- **文書の抜粋**

働き方改革は、働く人々が、個々の事情に応じた多様で柔軟な働き方を、自分で選択できるようにするための改革です。

日本が直面する「少子高齢化に伴う生産年齢人口の減少」「働く人々のニーズの多様化」などの課題に対応するためには、投資やイノベーションによる生産性向上とともに、就業機会の拡大や意欲・能力を存分に発揮できる環境をつくることが必要となっています。

働き方改革は、働く人の置かれた個々の事情に応じ、多様な働き方を選択できる社会を実現することで、成長と分配の好循環を構築し、働く人一人ひとりがより良い将来の展望を持てるようにすることを目指しています。

この点、年次有給休暇は、働く人の心身のリフレッシュを図ることを目的として、原則として、労働者が請求する時季に与えることとされています。

しかし、現状、年次有給休暇の取得率が低く、年次有給休暇の取得促進が課題となっています。

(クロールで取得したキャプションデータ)
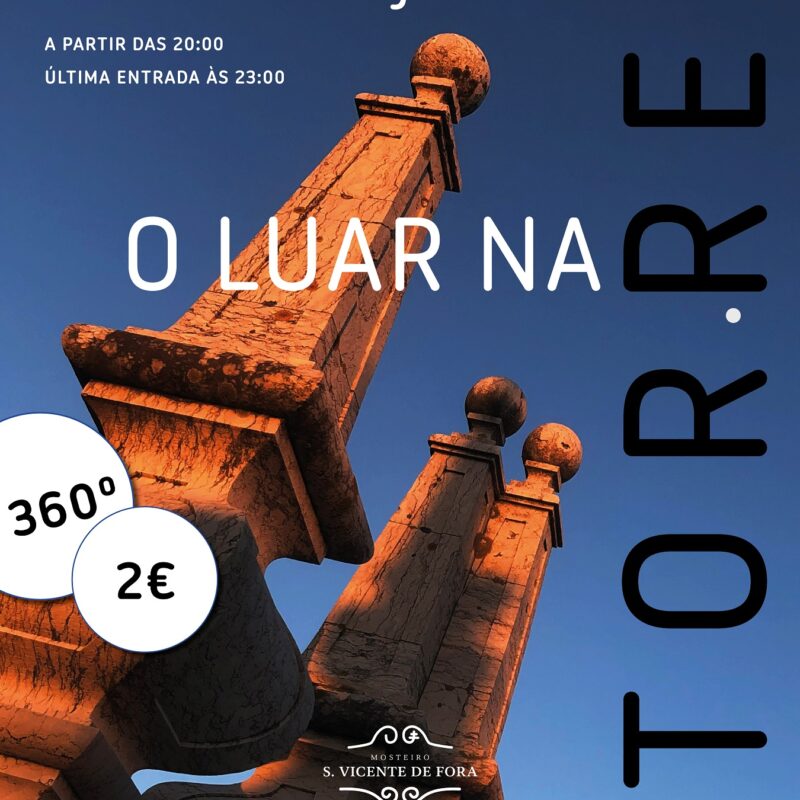A culpa não é do Martinez, é da Conceição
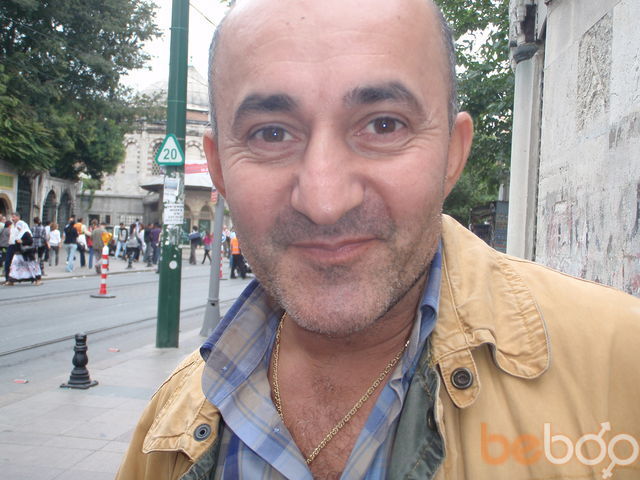  ,   Hayk, 61 ,   ,   , c 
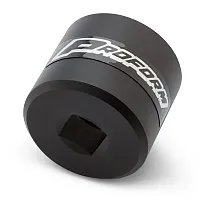 PROFORM 66901 Cranksft Turn Sock Sb Chv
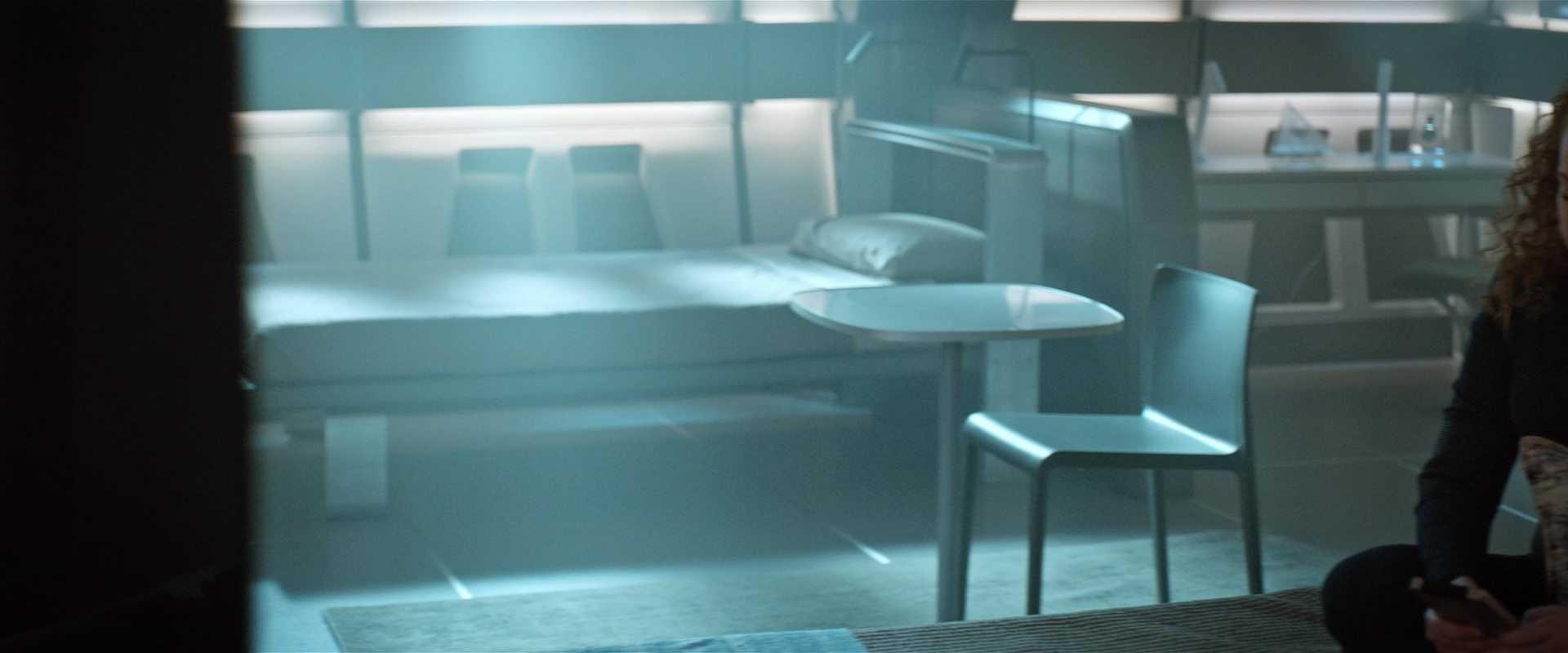 extant_StarTrekDiscovery_2x13-SuchSweetSorrowPart1_04512.jpg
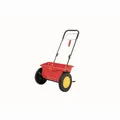 Produktbild: WOLF-GARTEN Streuwagen »Perfekt« WE 430 ***NEU***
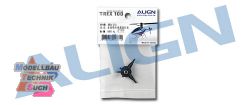 H11008#Taumelscheibe T-Rex 100S
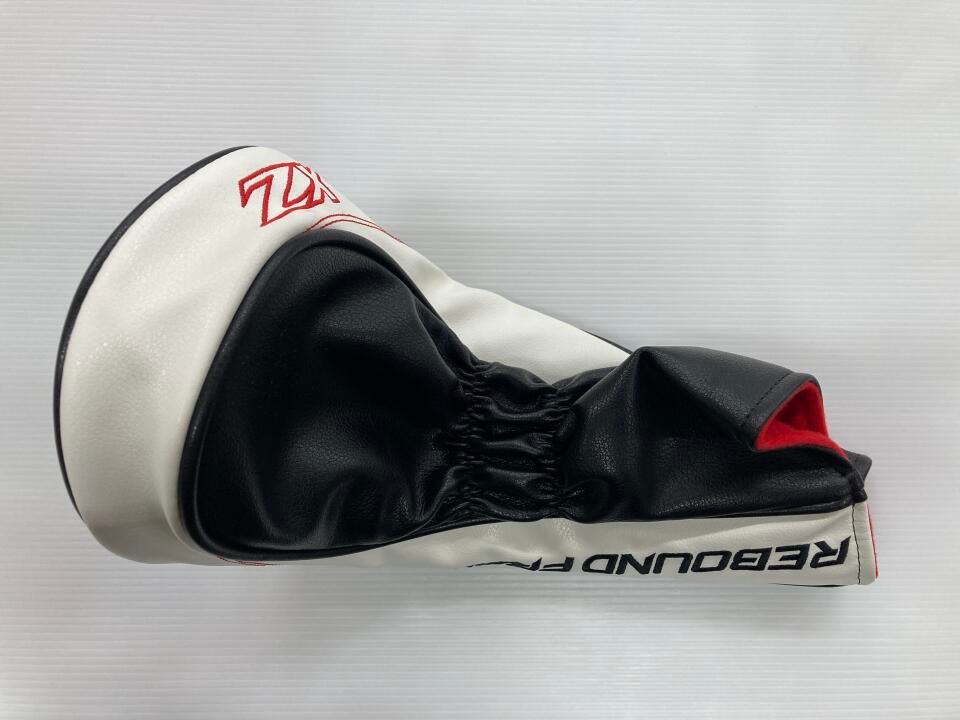 SRIXON ZX5 Mk2 | 10.5 | S | Diamana ZX-2 50 | 中古 | ドライバー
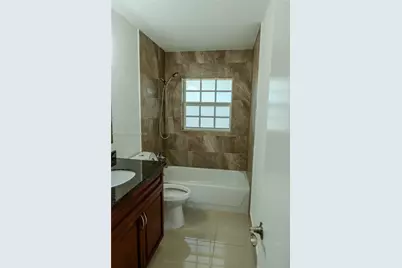 4513 Blue Pine Cir, Lake Worth, FL 33463 - Photo 44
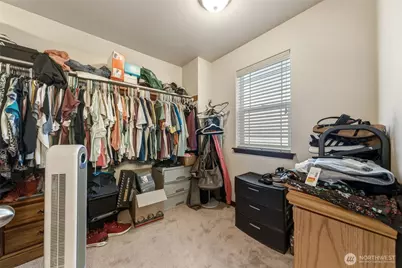 75 Dresden Court, Walla Walla, WA 99362 - Photo 21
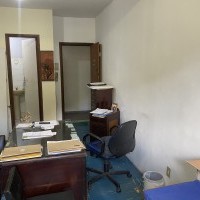 Ver anúncio COD ref#2234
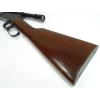 Karabinek Lever Action Erma mod. EG71 kal. .22lr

- **取り組む内容**
本文のうち「日本が直面する」で始まる段落を、主な事実を残したまま箇条書きに書き直してください。

- **演習の解答**
- 日本は「少子高齢化に伴う生産年齢人口の減少」や「働く人々のニーズの多様化」などの課題に直面している。
- 対応には、投資やイノベーションによる生産性向上が必要である。
- あわせて、就業機会を広げ、意欲や能力を存分に発揮できる環境をつくることも必要である。